Given problem:
Update the following rows, changing "beige wall" to "cream wall" and leaving everything else as it is.

--- Start Data to use ---

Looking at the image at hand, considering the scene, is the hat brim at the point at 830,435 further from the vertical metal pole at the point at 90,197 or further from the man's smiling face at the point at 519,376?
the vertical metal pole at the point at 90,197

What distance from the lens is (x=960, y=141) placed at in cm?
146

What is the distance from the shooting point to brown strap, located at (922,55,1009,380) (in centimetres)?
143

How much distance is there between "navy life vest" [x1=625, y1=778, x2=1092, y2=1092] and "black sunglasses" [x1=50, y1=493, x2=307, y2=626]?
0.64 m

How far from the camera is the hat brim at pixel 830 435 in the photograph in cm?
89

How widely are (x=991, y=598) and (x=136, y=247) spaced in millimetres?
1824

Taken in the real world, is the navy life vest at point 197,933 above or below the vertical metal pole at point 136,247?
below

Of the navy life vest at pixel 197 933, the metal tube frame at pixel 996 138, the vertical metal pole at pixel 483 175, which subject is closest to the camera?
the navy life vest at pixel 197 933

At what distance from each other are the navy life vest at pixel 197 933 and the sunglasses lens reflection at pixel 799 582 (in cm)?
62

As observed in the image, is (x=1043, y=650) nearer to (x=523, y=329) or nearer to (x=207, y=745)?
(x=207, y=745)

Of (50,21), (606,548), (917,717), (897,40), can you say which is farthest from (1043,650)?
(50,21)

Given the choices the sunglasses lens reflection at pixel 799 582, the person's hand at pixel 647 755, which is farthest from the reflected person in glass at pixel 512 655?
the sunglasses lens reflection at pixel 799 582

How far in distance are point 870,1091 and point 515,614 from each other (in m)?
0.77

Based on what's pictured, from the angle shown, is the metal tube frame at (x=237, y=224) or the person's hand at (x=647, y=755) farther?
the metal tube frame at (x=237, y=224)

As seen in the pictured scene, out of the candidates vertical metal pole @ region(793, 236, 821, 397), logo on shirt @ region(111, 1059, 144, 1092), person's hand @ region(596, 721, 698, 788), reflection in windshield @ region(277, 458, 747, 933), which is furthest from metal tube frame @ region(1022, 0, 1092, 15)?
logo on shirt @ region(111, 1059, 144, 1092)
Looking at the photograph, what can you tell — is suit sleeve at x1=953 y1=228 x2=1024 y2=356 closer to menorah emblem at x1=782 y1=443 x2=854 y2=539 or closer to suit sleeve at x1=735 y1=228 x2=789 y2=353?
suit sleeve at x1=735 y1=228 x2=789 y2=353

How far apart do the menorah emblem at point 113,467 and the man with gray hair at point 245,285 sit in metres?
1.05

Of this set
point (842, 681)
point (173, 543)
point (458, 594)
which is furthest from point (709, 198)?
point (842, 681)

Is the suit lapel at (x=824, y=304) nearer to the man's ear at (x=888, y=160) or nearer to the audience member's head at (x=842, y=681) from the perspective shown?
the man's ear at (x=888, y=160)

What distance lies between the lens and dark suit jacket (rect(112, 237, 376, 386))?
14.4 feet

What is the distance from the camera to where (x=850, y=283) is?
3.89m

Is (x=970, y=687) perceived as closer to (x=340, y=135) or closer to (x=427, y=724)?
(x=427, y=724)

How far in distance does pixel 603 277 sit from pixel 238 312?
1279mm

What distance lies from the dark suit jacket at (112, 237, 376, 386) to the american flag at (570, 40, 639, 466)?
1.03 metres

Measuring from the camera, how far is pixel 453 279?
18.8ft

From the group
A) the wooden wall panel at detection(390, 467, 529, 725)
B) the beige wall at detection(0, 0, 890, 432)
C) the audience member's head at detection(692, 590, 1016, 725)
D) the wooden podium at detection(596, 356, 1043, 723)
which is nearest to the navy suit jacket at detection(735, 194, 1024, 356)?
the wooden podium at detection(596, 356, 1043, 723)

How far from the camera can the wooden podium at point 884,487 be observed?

--- End Data to use ---

Result for this exercise:
Looking at the image at hand, considering the scene, is the hat brim at the point at 830,435 further from the vertical metal pole at the point at 90,197 or further from the man's smiling face at the point at 519,376?
the vertical metal pole at the point at 90,197

What distance from the lens is (x=960, y=141) placed at in cm?
146

What is the distance from the shooting point to brown strap, located at (922,55,1009,380) (in centimetres)?
143

How much distance is there between "navy life vest" [x1=625, y1=778, x2=1092, y2=1092] and "black sunglasses" [x1=50, y1=493, x2=307, y2=626]?
0.64 m

How far from the camera is the hat brim at pixel 830 435 in the photograph in cm?
89

How widely are (x=991, y=598) and (x=136, y=247) spaced in millimetres?
1824

Taken in the real world, is the navy life vest at point 197,933 above or below the vertical metal pole at point 136,247?
below

Of the navy life vest at pixel 197 933, the metal tube frame at pixel 996 138, the vertical metal pole at pixel 483 175, which subject is closest to the camera?
the navy life vest at pixel 197 933

At what distance from each other are the navy life vest at pixel 197 933 and the sunglasses lens reflection at pixel 799 582 (in cm)?
62

As observed in the image, is (x=1043, y=650) nearer to (x=523, y=329) or nearer to (x=207, y=745)?
(x=207, y=745)

Of (50,21), (606,548), (917,717), (897,40), can you say which is farthest from (1043,650)?
(50,21)

Given the choices the sunglasses lens reflection at pixel 799 582, the person's hand at pixel 647 755, which is farthest from the reflected person in glass at pixel 512 655?
the sunglasses lens reflection at pixel 799 582

How far in distance are point 870,1091 and point 515,614 from each other (in m)?
0.77

Based on what's pictured, from the angle shown, is the metal tube frame at (x=237, y=224) or the person's hand at (x=647, y=755) farther?
the metal tube frame at (x=237, y=224)

As seen in the pictured scene, out of the candidates vertical metal pole @ region(793, 236, 821, 397), logo on shirt @ region(111, 1059, 144, 1092), person's hand @ region(596, 721, 698, 788), reflection in windshield @ region(277, 458, 747, 933), which is furthest from metal tube frame @ region(1022, 0, 1092, 15)?
logo on shirt @ region(111, 1059, 144, 1092)
Looking at the photograph, what can you tell — is suit sleeve at x1=953 y1=228 x2=1024 y2=356 closer to menorah emblem at x1=782 y1=443 x2=854 y2=539 or closer to suit sleeve at x1=735 y1=228 x2=789 y2=353?
suit sleeve at x1=735 y1=228 x2=789 y2=353

How far apart do the menorah emblem at point 113,467 and the man with gray hair at point 245,285 sit in metres?
1.05

Of this set
point (842, 681)
point (173, 543)
point (458, 594)
which is furthest from point (709, 198)?
point (842, 681)

Is the suit lapel at (x=824, y=304) nearer to the man's ear at (x=888, y=160) or nearer to the audience member's head at (x=842, y=681) from the perspective shown?
the man's ear at (x=888, y=160)

What distance lies between the lens and dark suit jacket (rect(112, 237, 376, 386))?
14.4 feet

What is the distance from the camera to where (x=850, y=283) is?
3.89m

Is (x=970, y=687) perceived as closer to (x=340, y=135) or closer to (x=427, y=724)?
(x=427, y=724)

How far in distance does pixel 603 277 sit from pixel 238 312?
1279mm

What distance lies from the dark suit jacket at (112, 237, 376, 386) to the american flag at (570, 40, 639, 466)?
1.03 metres

Measuring from the camera, how far is pixel 453 279?
18.8ft

From the group
A) the wooden wall panel at detection(390, 467, 529, 725)
B) the cream wall at detection(0, 0, 890, 432)
C) the audience member's head at detection(692, 590, 1016, 725)
D) the wooden podium at detection(596, 356, 1043, 723)
which is nearest to the navy suit jacket at detection(735, 194, 1024, 356)?
the wooden podium at detection(596, 356, 1043, 723)

How far from the camera can the wooden podium at point 884,487 be observed?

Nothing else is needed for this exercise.